## Yapılacak iş
Kayıtların tamamında "smiling face" ifadesini "grinning face" ile değiştirin ve satırları başka hiçbir şeye dokunmadan yeniden yazın.

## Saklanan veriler
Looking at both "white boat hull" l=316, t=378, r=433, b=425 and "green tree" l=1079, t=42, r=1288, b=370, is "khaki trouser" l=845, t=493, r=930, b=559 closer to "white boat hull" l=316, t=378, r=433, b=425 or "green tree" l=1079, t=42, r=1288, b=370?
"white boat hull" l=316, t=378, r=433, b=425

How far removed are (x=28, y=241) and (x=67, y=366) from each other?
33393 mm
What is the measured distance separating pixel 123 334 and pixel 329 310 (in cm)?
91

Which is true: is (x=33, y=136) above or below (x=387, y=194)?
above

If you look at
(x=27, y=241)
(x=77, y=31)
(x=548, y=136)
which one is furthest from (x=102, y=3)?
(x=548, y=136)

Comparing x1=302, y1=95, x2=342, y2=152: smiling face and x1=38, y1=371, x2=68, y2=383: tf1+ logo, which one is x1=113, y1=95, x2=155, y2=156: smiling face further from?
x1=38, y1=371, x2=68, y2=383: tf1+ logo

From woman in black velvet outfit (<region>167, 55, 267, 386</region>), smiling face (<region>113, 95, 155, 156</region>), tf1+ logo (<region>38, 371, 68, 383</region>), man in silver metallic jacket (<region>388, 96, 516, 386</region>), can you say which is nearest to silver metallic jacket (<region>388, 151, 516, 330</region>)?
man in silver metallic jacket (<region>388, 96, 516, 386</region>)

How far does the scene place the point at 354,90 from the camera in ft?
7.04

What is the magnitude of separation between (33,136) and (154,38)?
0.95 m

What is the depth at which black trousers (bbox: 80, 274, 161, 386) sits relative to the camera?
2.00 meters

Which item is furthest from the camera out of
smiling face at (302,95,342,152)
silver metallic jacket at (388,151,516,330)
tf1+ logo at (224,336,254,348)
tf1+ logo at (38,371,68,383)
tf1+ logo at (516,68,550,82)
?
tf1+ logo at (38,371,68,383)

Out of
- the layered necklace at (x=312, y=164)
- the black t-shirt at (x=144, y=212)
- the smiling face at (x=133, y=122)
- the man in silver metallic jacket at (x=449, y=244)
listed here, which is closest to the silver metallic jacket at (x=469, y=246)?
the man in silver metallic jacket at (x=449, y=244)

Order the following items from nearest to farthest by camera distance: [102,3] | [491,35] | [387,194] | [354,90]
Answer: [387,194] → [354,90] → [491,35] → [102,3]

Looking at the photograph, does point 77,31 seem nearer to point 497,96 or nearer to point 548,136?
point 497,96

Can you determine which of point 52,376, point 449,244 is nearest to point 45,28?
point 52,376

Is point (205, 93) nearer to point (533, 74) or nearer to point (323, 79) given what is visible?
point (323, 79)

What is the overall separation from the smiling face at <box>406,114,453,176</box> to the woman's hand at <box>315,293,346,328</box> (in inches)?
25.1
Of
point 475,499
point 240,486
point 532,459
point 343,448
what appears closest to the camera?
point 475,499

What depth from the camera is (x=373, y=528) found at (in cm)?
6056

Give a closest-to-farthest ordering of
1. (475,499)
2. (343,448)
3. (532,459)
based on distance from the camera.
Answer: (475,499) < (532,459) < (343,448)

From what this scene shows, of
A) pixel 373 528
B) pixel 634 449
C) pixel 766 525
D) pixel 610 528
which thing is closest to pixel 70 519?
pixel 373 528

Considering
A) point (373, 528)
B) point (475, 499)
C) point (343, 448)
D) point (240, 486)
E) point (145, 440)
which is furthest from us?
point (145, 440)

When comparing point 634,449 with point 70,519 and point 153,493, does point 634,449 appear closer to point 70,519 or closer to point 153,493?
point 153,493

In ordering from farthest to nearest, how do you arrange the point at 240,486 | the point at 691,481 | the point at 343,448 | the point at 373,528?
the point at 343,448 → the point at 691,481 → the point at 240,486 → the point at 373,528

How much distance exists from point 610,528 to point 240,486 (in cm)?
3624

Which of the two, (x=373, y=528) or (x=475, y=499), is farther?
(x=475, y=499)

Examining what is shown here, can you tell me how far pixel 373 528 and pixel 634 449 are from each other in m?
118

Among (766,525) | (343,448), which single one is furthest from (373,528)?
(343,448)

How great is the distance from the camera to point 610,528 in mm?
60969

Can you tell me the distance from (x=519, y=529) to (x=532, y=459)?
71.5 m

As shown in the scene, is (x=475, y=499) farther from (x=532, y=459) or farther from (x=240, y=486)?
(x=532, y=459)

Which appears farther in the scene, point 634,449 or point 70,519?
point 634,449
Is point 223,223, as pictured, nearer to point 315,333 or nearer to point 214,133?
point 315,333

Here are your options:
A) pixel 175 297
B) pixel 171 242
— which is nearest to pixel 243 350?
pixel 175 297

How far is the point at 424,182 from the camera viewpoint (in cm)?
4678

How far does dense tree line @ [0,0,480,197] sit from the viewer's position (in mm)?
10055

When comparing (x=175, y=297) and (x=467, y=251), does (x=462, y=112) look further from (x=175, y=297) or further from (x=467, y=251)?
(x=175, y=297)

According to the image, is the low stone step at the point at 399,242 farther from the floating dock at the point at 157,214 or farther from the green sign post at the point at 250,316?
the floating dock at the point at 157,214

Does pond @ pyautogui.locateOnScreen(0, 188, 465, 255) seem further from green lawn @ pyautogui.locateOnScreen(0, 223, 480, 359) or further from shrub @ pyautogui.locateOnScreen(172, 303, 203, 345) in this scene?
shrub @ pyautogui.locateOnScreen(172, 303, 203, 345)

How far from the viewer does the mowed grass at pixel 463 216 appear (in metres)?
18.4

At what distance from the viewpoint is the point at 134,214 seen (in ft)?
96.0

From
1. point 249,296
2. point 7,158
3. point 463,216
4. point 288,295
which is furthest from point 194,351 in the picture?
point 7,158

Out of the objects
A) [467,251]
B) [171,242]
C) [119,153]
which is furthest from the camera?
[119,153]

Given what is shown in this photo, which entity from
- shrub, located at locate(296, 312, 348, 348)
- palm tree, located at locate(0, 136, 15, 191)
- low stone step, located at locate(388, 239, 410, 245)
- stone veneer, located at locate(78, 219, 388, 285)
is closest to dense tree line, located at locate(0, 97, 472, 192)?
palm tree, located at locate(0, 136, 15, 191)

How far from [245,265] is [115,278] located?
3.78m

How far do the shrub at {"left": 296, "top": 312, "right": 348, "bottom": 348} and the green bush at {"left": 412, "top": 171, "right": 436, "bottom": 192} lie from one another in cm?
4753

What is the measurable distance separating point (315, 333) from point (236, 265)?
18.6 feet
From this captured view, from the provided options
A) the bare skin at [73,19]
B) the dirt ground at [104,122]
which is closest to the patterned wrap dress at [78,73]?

## Çözülmüş alıştırma
Looking at both "white boat hull" l=316, t=378, r=433, b=425 and "green tree" l=1079, t=42, r=1288, b=370, is "khaki trouser" l=845, t=493, r=930, b=559 closer to "white boat hull" l=316, t=378, r=433, b=425 or "green tree" l=1079, t=42, r=1288, b=370?
"white boat hull" l=316, t=378, r=433, b=425

How far removed are (x=28, y=241) and (x=67, y=366) from each other?
33393 mm
What is the measured distance separating pixel 123 334 and pixel 329 310 (in cm)?
91

Which is true: is (x=33, y=136) above or below (x=387, y=194)?
above

If you look at
(x=27, y=241)
(x=77, y=31)
(x=548, y=136)
which one is furthest from (x=102, y=3)?
(x=548, y=136)

Comparing x1=302, y1=95, x2=342, y2=152: grinning face and x1=38, y1=371, x2=68, y2=383: tf1+ logo, which one is x1=113, y1=95, x2=155, y2=156: grinning face further from?
x1=38, y1=371, x2=68, y2=383: tf1+ logo

From woman in black velvet outfit (<region>167, 55, 267, 386</region>), grinning face (<region>113, 95, 155, 156</region>), tf1+ logo (<region>38, 371, 68, 383</region>), man in silver metallic jacket (<region>388, 96, 516, 386</region>), can you say which is nearest to silver metallic jacket (<region>388, 151, 516, 330</region>)?
man in silver metallic jacket (<region>388, 96, 516, 386</region>)

How far does the scene place the point at 354,90 from the camera in ft?
7.04

What is the magnitude of separation between (33,136) and (154,38)?
0.95 m

What is the depth at which black trousers (bbox: 80, 274, 161, 386) sits relative to the camera?
2.00 meters

Which item is furthest from the camera out of
grinning face at (302,95,342,152)
silver metallic jacket at (388,151,516,330)
tf1+ logo at (224,336,254,348)
tf1+ logo at (38,371,68,383)
tf1+ logo at (516,68,550,82)
?
tf1+ logo at (38,371,68,383)

Out of
- the layered necklace at (x=312, y=164)
- the black t-shirt at (x=144, y=212)
- the grinning face at (x=133, y=122)
- the man in silver metallic jacket at (x=449, y=244)
listed here, which is closest to the silver metallic jacket at (x=469, y=246)?
the man in silver metallic jacket at (x=449, y=244)

Order the following items from nearest to farthest by camera distance: [102,3] | [491,35] | [387,194] | [354,90]
Answer: [387,194] → [354,90] → [491,35] → [102,3]

Looking at the photograph, does point 77,31 seem nearer to point 497,96 or nearer to point 548,136?
point 497,96

Can you determine which of point 52,376, point 449,244 is nearest to point 45,28?
point 52,376

Is point (205, 93) nearer to point (533, 74) or nearer to point (323, 79) given what is visible?
point (323, 79)

What is the overall separation from the grinning face at <box>406,114,453,176</box> to the woman's hand at <box>315,293,346,328</box> (in inches)?
25.1
Of
point 475,499
point 240,486
point 532,459
point 343,448
what appears closest to the camera?
point 475,499

What depth from the camera is (x=373, y=528) found at (in cm)?
6056

Give a closest-to-farthest ordering of
1. (475,499)
2. (343,448)
3. (532,459)
based on distance from the camera.
Answer: (475,499) < (532,459) < (343,448)

From what this scene shows, of
A) pixel 373 528
B) pixel 634 449
C) pixel 766 525
D) pixel 610 528
which thing is closest to pixel 70 519?
pixel 373 528

Considering
A) point (373, 528)
B) point (475, 499)
C) point (343, 448)
D) point (240, 486)
E) point (145, 440)
which is furthest from us?
point (145, 440)

When comparing point 634,449 with point 70,519 and point 153,493, does point 634,449 appear closer to point 70,519 or closer to point 153,493?
point 153,493

In ordering from farthest to nearest, how do you arrange the point at 240,486 | the point at 691,481 | the point at 343,448 | the point at 373,528?
the point at 343,448 → the point at 691,481 → the point at 240,486 → the point at 373,528

How much distance exists from point 610,528 to point 240,486 (in cm)?
3624

Which of the two, (x=373, y=528) or (x=475, y=499), is farther?
(x=475, y=499)

Examining what is shown here, can you tell me how far pixel 373 528 and pixel 634 449 are from each other in m?
118

Among (766,525) | (343,448), which single one is furthest from (373,528)?
(343,448)

How great is the distance from the camera to point 610,528 in mm?
60969

Can you tell me the distance from (x=519, y=529) to (x=532, y=459)?
71.5 m

As shown in the scene, is (x=475, y=499) farther from (x=532, y=459) or farther from (x=240, y=486)?
(x=532, y=459)

Which appears farther in the scene, point 634,449 or point 70,519?
point 634,449
Is point 223,223, as pictured, nearer to point 315,333 or nearer to point 214,133?
point 315,333

Here are your options:
A) pixel 175 297
B) pixel 171 242
— which is nearest to pixel 243 350?
pixel 175 297

How far is the point at 424,182 from the camera viewpoint (in cm)?
4678

How far does dense tree line @ [0,0,480,197] sit from the viewer's position (in mm)?
10055

When comparing (x=175, y=297) and (x=467, y=251), does (x=462, y=112) look further from (x=175, y=297) or further from (x=467, y=251)?
(x=175, y=297)

According to the image, is the low stone step at the point at 399,242 farther from the floating dock at the point at 157,214 or farther from the green sign post at the point at 250,316?
the floating dock at the point at 157,214

Does pond @ pyautogui.locateOnScreen(0, 188, 465, 255) seem further from green lawn @ pyautogui.locateOnScreen(0, 223, 480, 359) or further from shrub @ pyautogui.locateOnScreen(172, 303, 203, 345) in this scene?
shrub @ pyautogui.locateOnScreen(172, 303, 203, 345)

How far from the viewer does the mowed grass at pixel 463 216 appear (in metres)?
18.4

At what distance from the viewpoint is the point at 134,214 seen (in ft)?
96.0

From
1. point 249,296
2. point 7,158
3. point 463,216
4. point 288,295
which is furthest from point 194,351 in the picture?
point 7,158

Out of the objects
A) [467,251]
B) [171,242]
C) [119,153]
which is furthest from the camera?
[119,153]

Given what is shown in this photo, which entity from
- shrub, located at locate(296, 312, 348, 348)
- palm tree, located at locate(0, 136, 15, 191)
- low stone step, located at locate(388, 239, 410, 245)
- stone veneer, located at locate(78, 219, 388, 285)
is closest to dense tree line, located at locate(0, 97, 472, 192)?
palm tree, located at locate(0, 136, 15, 191)

How far from [245,265] is [115,278] located?
3.78m

How far do the shrub at {"left": 296, "top": 312, "right": 348, "bottom": 348} and the green bush at {"left": 412, "top": 171, "right": 436, "bottom": 192} lie from one another in cm?
4753

What is the measurable distance separating point (315, 333) from point (236, 265)?
18.6 feet
From this captured view, from the provided options
A) the bare skin at [73,19]
B) the dirt ground at [104,122]
which is closest to the patterned wrap dress at [78,73]?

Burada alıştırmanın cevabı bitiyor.